Interesting, thanks!

I'm afraid I'm having trouble parsing your statement on dev_appserver's behavior. Could you clarify it? It sounds like you're saying that dev_appserver both does and doesn't set submodule attributes on parent module instances. Where _should_ NoseGAE be doing this?

As far as I can tell, no code in the App Engine python SDK ever does this.
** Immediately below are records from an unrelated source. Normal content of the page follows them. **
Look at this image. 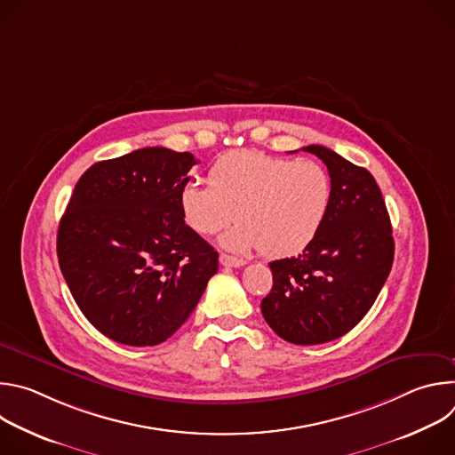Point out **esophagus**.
Instances as JSON below:
<instances>
[{"instance_id": "1", "label": "esophagus", "mask_w": 455, "mask_h": 455, "mask_svg": "<svg viewBox=\"0 0 455 455\" xmlns=\"http://www.w3.org/2000/svg\"><path fill=\"white\" fill-rule=\"evenodd\" d=\"M220 263L223 267H232V268H239V267L246 265L244 259H239V257H234V255H228V253L220 255Z\"/></svg>"}]
</instances>
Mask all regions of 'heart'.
<instances>
[{
  "label": "heart",
  "instance_id": "b5f03b06",
  "mask_svg": "<svg viewBox=\"0 0 455 455\" xmlns=\"http://www.w3.org/2000/svg\"><path fill=\"white\" fill-rule=\"evenodd\" d=\"M333 185L315 160H290L241 149L220 156L209 169V187L188 181L178 192L185 225L212 235L235 220L221 237L234 251L261 250L268 257L304 251L326 223Z\"/></svg>",
  "mask_w": 455,
  "mask_h": 455
}]
</instances>
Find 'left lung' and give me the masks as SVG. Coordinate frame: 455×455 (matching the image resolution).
I'll use <instances>...</instances> for the list:
<instances>
[{
	"instance_id": "8db88e82",
	"label": "left lung",
	"mask_w": 455,
	"mask_h": 455,
	"mask_svg": "<svg viewBox=\"0 0 455 455\" xmlns=\"http://www.w3.org/2000/svg\"><path fill=\"white\" fill-rule=\"evenodd\" d=\"M302 149L330 171V214L302 253L270 263L274 286L261 311L281 339L313 346L346 335L365 316L391 272L395 239L367 169L323 146Z\"/></svg>"
}]
</instances>
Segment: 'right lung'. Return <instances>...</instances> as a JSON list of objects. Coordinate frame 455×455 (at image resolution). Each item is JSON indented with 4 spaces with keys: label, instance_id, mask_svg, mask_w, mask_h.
I'll return each instance as SVG.
<instances>
[{
    "label": "right lung",
    "instance_id": "right-lung-1",
    "mask_svg": "<svg viewBox=\"0 0 455 455\" xmlns=\"http://www.w3.org/2000/svg\"><path fill=\"white\" fill-rule=\"evenodd\" d=\"M196 164L167 148L97 162L60 218L62 277L83 315L118 344L165 342L218 272V251L185 225L178 205Z\"/></svg>",
    "mask_w": 455,
    "mask_h": 455
}]
</instances>
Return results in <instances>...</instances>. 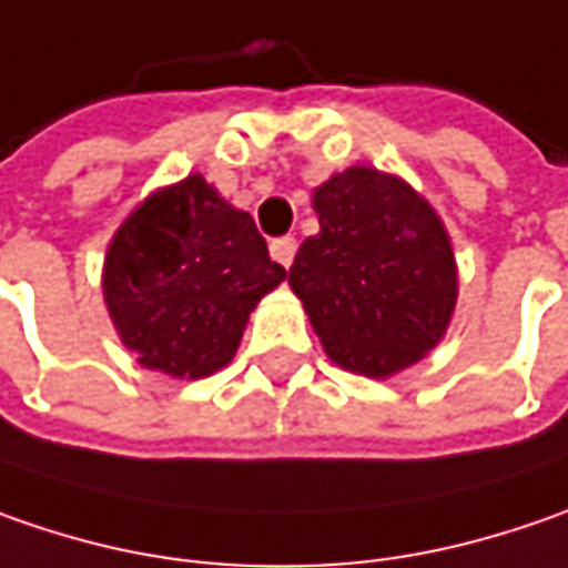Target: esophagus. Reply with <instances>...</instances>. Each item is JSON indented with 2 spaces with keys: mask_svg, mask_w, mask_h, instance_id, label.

In today's SDK, dev_appserver.py line 2256 adds the submodule to the sys.modules dictionary, but shouldn't there also be a line of code along the lines of setattr(sys.modules[parent_package_name], sub_package_name, submodule)?

Thanks for your help...

bslatkin · on March 30, 2011

IIRC (and it's been a few years) the hook goes on sys.meta_path, which uses the HardenedModulesHook to load modules, but then the Python runtime binds the variable names and attributes and whatnot before returning import statements back to application code.

davepeck · on March 30, 2011

The python runtime does not appear to do this in the specific case of submodule attributes. Right now, the Python bug against this indicates that it is considered a documentation bug... but my hunch is that it's an actual bug. I'll try manually inserting the setattr() line into my local copy of the SDK and see how integration testing goes then.

What do you use for GAE python integration testing?

krosaen · on March 31, 2011

this comment helped me get around the import errors when using nosegae + webtest.

http://code.google.com/p/nose-gae/issues/detail?id=45#c1

totally a PITA but once it is working having a set of smoke tests for all of our urls is invaluable.

ww520 · on March 31, 2011

The File API mapping to the Blobstore really simplifies blob support. The Blob datatype in Datastore has the 1M limit. It was kind of cumbersome to use both the Blobstore and Datastore API to store large objects.

BTW, the Java+Play!+GAE+Objectify really makes webapp development fun and fast.

netmau5 · on March 31, 2011

Using Java+Play!+GAE+Twig for Sparkmuse and Im very happy with the stack overall. The new Blobstore API will help with handling image uploads which is something Play! On GAE fails at horribly (GAEs fault mostly).

HowardRoark · on March 30, 2011

GAE Java only handled one request at a time till now?

teraflop · on March 30, 2011

One request per server instance. The change allows multiple threads to run in each instance, so now your code has to be threadsafe.

eneveu · on March 31, 2011

I was wondering about this in October, I guess the Vosao CMS needs to stop storing state in static fields now:

http://stackoverflow.com/questions/4028787/is-it-thread-safe...

Thilo added answer a few hours ago, pointing out the new threadsafe mode for GAE. That's why I like StackOverflow.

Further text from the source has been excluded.